Idea #7965
closed[API] Script to run on reboot that cleans transient state
Description
Background¶
If API server crashes or reboots while jobs are running, when it starts up again the database indicates the jobs are still in Running state but no crunch-dispatch or crunch-job process is paying attention to them.
Depending on the way slurm is set up, there might even be slurm jobs/steps still running -- but if the relevant crunch-job process does not exist, they can't succeed. (Presumably slurm will notice this eventually and clean it up by itself, but we might as well do it sooner.)
Unlike jobs, pipeline instances don't have in-process state so we shouldn't need to do anything special for them.
Proposed fix¶
Add a script in source:services/api/script/fail-jobs.rb that cleans up jobs that have been left in Running state. It should use ActiveRecord etc. directly rather than making API calls: it should be possible to run it before starting the API server.
Cleanup includes:- If using slurm, run squeue to find any remaining jobs/steps named after the job UUID, and scancel them
- Change state to Failed
- Log a message in the logs table stating that the job was interrupted and failed due to a server reboot.
--before
argument, with a timestamp or the special value "reboot" meaning grep btime /proc/stat | cut -d" " -f2
or an equivalent way of determining last reboot time. If this argument is used, jobs that were started after the given timestamp will be exempt from cleanup.
--before reboot
--before 'Tue Nov 24 10:27:17 EST 2015'
Extra¶
Revoke the API token used by the job. Currently (IIRC) the job↔jobtoken mapping exists only in crunch-dispatch's memory, so this might require using the "properties" field of API tokens to store the job UUID when initially creating the per-job token, and then searching unexpired tokens (created since the job was created) for the relevant UUID.
The script should accept an optional --retry
flag. If this is given, jobs should be moved back to Queued state instead of cancelled (this will involve bypassing validation using job.save(validate: false)
; it's probably best to call save(validate: false)

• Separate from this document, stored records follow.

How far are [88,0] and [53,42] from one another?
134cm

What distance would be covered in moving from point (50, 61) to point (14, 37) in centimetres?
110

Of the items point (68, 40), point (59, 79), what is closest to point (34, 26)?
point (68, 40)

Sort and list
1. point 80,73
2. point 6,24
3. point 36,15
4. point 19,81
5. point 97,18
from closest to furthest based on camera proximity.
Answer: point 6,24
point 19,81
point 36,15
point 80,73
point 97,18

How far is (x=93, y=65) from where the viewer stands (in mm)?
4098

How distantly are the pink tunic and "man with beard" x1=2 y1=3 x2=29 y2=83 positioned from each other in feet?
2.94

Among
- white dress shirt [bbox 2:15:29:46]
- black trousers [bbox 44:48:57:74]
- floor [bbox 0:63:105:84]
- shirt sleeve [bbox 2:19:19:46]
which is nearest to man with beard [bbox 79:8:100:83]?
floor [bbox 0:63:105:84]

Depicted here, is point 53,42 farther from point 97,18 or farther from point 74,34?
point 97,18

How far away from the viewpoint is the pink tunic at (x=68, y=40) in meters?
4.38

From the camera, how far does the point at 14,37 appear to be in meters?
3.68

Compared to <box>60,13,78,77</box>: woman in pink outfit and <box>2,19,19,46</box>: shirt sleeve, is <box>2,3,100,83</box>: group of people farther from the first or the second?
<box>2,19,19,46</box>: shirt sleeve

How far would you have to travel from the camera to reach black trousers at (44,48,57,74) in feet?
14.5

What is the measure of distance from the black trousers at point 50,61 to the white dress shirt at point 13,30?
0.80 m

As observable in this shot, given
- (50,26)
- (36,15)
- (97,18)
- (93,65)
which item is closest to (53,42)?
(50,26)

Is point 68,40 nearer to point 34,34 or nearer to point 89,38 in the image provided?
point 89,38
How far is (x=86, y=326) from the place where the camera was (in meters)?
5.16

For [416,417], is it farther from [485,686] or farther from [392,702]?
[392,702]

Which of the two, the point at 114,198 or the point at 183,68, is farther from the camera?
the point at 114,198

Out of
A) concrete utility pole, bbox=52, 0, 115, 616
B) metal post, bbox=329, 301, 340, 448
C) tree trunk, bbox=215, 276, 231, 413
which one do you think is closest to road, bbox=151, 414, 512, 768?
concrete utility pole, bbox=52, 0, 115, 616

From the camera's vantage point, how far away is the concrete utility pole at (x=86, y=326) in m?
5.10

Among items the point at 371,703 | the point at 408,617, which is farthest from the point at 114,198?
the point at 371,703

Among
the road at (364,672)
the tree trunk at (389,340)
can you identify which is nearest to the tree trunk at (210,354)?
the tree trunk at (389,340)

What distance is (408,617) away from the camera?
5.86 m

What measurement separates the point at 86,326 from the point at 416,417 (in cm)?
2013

after changing only the state, so validations still get a chance to check any other changes we're making). Scrub fields like progress/log/output, and delete all related JobTasks, before putting the job back in the queue (i.e., avoid races if crunch-dispatch is already running). Note this depends on the token revocation feature; otherwise a process started by the previous attempt might be still running somewhere, and still able to update the job record after we scrubbed and restarted it.